A run of records
________
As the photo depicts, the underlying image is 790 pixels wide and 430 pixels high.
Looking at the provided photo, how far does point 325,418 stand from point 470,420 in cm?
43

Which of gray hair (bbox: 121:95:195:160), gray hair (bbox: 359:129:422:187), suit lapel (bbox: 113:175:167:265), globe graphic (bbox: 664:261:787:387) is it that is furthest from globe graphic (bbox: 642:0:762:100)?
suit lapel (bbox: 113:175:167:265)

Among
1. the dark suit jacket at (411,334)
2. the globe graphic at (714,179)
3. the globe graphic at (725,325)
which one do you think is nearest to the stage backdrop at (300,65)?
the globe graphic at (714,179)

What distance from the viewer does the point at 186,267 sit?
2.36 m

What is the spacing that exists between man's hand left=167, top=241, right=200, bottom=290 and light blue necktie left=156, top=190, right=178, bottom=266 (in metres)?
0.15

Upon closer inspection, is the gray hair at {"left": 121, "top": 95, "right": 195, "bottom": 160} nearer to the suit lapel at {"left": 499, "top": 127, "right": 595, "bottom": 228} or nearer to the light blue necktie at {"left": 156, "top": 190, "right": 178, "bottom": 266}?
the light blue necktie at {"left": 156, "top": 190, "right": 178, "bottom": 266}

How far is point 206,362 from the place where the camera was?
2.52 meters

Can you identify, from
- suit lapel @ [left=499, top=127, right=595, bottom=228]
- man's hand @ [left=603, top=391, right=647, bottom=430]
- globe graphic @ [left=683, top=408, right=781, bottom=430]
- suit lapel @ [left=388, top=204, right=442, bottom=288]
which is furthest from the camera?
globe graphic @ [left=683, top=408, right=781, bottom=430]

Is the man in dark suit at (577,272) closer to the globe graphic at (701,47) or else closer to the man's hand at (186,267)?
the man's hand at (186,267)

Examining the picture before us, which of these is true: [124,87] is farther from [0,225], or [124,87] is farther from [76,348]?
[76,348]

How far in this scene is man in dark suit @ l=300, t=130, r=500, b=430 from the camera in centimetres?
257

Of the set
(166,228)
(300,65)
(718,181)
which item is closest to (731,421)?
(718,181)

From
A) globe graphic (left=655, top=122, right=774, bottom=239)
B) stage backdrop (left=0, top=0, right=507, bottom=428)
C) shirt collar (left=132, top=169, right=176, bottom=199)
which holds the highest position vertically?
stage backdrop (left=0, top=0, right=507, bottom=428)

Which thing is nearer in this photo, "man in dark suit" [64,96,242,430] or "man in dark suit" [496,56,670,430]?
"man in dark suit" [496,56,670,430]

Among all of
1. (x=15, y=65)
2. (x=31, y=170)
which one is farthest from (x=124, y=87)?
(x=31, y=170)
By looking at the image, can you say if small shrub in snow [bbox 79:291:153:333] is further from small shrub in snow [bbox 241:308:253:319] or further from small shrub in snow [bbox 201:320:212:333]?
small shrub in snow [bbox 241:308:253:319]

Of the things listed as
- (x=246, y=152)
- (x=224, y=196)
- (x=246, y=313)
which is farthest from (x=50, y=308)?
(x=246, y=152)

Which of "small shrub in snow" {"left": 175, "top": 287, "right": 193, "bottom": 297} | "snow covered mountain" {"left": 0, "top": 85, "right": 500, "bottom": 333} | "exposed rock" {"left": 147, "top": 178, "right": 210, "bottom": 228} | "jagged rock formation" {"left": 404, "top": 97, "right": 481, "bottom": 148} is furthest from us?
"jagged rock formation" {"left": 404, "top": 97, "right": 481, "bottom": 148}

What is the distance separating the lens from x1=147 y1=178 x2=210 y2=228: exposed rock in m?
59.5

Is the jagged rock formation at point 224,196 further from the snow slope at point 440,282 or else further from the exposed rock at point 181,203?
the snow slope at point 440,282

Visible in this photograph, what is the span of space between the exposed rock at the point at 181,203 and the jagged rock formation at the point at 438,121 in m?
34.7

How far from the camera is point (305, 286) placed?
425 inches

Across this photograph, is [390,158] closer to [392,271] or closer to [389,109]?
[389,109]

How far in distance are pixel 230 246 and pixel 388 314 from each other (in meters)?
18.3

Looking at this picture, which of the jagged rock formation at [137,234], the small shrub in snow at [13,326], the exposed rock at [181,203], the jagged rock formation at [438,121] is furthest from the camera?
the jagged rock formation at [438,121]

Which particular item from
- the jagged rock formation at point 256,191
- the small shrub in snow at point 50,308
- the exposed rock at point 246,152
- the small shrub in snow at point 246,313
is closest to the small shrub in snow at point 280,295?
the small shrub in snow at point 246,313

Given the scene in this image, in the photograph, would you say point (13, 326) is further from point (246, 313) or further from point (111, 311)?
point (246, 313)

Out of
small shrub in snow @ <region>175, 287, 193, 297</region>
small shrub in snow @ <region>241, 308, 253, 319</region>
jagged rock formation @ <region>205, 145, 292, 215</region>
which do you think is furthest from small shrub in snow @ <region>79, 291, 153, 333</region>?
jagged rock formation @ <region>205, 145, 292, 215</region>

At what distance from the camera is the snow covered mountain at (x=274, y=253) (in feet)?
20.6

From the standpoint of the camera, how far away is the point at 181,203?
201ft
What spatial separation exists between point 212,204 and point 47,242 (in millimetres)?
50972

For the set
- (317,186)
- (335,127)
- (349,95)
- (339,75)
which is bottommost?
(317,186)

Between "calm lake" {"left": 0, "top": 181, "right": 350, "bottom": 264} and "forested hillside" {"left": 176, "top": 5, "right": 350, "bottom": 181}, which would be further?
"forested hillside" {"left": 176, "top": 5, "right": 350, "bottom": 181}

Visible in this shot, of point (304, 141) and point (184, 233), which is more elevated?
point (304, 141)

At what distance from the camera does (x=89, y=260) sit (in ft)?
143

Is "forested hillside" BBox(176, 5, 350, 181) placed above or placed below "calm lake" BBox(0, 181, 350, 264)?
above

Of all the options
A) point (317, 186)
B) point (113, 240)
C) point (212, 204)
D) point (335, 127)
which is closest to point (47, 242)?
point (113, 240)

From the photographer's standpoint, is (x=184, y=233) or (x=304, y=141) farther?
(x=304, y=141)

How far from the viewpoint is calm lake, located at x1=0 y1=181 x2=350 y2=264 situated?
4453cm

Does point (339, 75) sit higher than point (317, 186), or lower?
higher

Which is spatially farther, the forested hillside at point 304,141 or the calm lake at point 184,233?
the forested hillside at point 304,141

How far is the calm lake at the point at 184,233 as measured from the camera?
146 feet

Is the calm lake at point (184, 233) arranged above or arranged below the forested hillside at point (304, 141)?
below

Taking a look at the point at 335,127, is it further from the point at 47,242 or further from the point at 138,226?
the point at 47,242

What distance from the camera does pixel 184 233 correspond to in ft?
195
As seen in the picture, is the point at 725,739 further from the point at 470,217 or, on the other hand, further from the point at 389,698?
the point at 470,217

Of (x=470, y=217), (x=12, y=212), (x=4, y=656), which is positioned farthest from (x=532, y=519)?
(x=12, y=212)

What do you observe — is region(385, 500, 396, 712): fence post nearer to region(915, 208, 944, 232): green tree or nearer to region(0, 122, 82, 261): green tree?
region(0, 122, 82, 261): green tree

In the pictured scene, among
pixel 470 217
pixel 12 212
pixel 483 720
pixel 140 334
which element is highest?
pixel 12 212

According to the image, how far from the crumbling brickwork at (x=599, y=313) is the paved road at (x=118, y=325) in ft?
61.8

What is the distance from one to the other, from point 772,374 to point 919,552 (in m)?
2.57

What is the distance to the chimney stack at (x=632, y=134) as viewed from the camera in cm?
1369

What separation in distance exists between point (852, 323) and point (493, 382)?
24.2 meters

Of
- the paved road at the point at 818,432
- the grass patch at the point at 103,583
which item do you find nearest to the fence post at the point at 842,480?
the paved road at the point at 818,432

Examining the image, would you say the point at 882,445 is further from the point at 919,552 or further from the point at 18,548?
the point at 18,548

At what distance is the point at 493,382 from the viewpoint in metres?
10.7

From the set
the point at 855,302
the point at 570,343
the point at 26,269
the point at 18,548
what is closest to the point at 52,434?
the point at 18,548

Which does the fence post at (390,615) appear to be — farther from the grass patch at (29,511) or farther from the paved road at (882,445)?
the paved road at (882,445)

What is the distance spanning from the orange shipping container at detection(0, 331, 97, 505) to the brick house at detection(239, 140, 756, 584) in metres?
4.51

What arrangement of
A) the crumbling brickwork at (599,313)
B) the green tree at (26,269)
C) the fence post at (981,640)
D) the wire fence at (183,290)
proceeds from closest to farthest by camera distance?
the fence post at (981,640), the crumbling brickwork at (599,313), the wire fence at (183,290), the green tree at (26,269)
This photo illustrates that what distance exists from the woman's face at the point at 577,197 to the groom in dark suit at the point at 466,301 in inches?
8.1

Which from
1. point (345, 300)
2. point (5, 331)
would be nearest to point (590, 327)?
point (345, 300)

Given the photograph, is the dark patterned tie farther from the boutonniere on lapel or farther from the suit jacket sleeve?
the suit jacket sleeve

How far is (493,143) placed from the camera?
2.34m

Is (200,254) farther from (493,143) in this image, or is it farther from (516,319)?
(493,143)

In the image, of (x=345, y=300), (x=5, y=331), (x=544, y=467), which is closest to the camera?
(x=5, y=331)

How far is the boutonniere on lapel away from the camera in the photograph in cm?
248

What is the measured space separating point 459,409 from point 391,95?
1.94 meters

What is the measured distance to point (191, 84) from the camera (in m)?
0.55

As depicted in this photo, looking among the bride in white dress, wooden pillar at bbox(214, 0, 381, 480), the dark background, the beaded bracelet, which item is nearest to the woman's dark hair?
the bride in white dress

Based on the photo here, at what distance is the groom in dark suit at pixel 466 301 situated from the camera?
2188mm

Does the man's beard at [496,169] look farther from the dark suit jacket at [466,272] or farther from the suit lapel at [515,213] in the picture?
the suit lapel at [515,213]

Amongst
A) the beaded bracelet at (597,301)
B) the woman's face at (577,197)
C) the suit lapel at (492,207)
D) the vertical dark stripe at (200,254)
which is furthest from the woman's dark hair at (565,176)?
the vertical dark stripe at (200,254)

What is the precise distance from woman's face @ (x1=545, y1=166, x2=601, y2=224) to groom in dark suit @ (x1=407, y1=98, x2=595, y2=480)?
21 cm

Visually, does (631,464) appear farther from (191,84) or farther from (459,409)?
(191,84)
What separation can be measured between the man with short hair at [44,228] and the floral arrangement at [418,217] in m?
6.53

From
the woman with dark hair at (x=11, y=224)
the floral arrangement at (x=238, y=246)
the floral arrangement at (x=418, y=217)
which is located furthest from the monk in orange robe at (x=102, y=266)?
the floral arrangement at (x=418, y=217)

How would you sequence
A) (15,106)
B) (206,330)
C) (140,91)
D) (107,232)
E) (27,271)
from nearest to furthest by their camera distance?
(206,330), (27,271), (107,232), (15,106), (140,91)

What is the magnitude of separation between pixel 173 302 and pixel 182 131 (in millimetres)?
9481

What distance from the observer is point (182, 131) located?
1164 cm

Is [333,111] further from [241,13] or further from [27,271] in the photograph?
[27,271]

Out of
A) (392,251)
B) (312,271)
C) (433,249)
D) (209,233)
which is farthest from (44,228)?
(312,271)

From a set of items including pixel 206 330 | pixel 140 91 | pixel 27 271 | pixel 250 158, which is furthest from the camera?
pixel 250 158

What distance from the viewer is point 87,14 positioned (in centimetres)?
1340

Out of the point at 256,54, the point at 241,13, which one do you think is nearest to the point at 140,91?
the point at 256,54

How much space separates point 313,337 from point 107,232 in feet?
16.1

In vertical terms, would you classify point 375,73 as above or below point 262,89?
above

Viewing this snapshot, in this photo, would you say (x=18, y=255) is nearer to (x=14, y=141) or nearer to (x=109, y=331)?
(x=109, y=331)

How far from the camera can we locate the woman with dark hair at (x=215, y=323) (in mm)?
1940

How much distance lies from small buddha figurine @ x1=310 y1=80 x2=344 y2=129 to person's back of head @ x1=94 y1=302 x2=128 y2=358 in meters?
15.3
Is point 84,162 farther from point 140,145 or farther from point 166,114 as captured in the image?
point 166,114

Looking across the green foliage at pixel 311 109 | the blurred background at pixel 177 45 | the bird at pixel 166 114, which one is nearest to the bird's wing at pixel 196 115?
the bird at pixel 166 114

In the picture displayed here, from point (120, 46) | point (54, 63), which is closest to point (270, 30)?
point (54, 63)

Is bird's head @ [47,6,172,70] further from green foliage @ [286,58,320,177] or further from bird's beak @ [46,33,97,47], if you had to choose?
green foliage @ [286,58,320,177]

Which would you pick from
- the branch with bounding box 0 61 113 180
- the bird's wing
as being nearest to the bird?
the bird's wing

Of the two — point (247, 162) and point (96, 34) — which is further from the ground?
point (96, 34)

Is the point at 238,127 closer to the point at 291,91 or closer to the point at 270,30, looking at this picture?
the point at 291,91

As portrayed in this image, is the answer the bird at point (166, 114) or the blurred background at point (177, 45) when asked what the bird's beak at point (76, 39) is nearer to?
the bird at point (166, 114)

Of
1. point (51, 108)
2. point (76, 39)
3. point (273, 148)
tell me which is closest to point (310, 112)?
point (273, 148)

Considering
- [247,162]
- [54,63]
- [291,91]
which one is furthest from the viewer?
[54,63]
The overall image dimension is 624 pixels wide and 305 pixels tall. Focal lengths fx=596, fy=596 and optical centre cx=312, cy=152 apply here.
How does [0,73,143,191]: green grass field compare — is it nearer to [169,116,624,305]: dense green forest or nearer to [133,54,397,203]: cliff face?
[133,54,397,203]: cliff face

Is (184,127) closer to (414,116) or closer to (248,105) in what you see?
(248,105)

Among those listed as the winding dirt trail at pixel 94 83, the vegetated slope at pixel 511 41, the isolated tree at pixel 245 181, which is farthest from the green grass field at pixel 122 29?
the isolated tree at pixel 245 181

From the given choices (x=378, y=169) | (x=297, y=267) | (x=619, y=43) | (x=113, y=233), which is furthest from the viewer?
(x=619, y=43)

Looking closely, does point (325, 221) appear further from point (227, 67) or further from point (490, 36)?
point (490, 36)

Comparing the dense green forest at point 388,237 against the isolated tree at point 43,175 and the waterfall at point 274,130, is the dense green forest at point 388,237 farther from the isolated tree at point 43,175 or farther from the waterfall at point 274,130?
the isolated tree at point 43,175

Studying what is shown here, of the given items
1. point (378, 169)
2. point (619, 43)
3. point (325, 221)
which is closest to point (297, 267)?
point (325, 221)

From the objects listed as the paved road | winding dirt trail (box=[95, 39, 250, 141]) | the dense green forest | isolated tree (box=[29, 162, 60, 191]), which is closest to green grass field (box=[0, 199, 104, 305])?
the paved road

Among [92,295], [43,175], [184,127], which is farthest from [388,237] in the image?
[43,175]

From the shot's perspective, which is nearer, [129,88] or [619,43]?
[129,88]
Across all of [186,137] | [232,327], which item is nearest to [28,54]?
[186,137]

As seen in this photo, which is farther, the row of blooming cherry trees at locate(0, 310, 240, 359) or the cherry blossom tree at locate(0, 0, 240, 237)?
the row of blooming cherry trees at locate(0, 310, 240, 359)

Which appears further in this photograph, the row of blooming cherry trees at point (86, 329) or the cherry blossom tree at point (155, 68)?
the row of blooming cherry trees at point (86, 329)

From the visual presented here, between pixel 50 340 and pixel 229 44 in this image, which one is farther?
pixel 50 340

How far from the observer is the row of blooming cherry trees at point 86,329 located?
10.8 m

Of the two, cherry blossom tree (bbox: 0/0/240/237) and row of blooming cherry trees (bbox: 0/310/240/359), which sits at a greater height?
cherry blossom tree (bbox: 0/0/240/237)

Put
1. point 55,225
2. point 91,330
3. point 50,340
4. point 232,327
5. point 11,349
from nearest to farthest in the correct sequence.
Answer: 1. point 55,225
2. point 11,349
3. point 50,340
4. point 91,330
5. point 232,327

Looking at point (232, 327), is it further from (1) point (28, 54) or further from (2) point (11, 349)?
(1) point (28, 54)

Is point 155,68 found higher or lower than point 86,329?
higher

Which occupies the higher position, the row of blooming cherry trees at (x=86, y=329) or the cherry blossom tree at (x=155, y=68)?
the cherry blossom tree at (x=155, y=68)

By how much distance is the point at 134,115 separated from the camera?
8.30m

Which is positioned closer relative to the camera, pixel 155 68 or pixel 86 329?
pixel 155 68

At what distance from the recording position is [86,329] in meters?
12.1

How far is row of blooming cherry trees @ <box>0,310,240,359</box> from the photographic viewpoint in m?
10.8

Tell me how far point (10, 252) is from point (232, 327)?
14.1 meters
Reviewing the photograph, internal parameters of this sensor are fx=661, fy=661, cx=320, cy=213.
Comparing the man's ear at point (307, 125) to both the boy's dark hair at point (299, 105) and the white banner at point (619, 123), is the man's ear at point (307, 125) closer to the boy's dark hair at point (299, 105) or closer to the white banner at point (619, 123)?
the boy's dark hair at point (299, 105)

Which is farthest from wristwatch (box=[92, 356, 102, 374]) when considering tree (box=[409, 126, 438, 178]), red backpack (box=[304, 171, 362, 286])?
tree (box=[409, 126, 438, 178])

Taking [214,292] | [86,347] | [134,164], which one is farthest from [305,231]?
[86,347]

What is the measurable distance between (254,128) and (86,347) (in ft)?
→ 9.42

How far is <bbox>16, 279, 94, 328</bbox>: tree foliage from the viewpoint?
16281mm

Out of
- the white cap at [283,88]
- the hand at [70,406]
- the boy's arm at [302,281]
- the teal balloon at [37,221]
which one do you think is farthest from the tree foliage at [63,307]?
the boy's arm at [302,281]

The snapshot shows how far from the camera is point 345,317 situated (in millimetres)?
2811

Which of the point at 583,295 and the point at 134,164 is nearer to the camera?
________
Problem statement
Repeat, word for word, every line from the line that contains "Which is farthest from wristwatch" to the end of the entries; include both of those lines and no others.

Answer to this problem
Which is farthest from wristwatch (box=[92, 356, 102, 374]) when considering tree (box=[409, 126, 438, 178]), red backpack (box=[304, 171, 362, 286])?
tree (box=[409, 126, 438, 178])

Taking [214,292] | [86,347] | [134,164], which one is farthest from [305,231]?
[86,347]

What is the measurable distance between (254,128) and (86,347) (in ft)?
→ 9.42

How far is <bbox>16, 279, 94, 328</bbox>: tree foliage from the viewpoint?
16281mm

Out of
- the white cap at [283,88]
- the hand at [70,406]
- the boy's arm at [302,281]
- the teal balloon at [37,221]
which one do you think is farthest from the tree foliage at [63,307]?
the boy's arm at [302,281]

The snapshot shows how far from the camera is point 345,317 situated (in millimetres)?
2811

Which of the point at 583,295 and the point at 134,164 is nearer to the camera?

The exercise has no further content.